The investigators explain that memory is the process whereby neurons (nerve cells) in certain areas of the brain encode information, store it, and retrieve it. Certain types of illnesses and injuries disturb this process, resulting in memory loss. “Losing our ability to remember past events and form new memories is one of the most dreaded afflictions of the human condition,” noted lead investigator Dr. Itzhak Fried, a professor of neurosurgery and psychiatry and biobehavioral sciences at the David Geffen School of Medicine at UCLA and the Semel Institute for Neuroscience and Human Behavior.

In 2012, Dr. Freid, together with lead author lead author Nanthia Suthana and colleagues. Published a study in the New England Journal of Medicine that demonstrated that human memory could be enhanced by stimulating the entorhinal area, a brain region known to be involved in learning, memory, and Alzheimer's disease. The entorhinal cortex is considered to be the entrance to the hippocampus, which helps form and store memories; it plays an indispensable role in transforming daily experience into permanent memories. The new, first-of-its kind project builds on that study.

* **About this task**
Translate this sentence from the memory research passage into Spanish: "Certain types of illnesses and injuries disturb this process, resulting in memory loss."

* **Information provided**
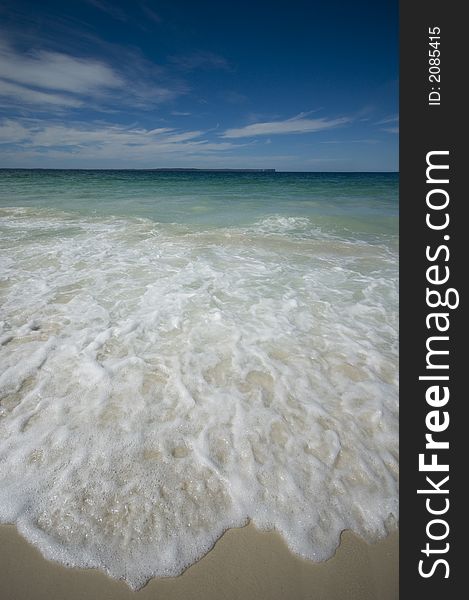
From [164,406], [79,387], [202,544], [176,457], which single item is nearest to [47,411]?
[79,387]

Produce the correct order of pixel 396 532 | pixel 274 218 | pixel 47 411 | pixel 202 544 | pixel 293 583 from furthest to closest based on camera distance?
pixel 274 218, pixel 47 411, pixel 396 532, pixel 202 544, pixel 293 583

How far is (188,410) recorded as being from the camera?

* **Written answer**
Ciertos tipos de enfermedades y lesiones alteran este proceso, lo que provoca pérdida de memoria.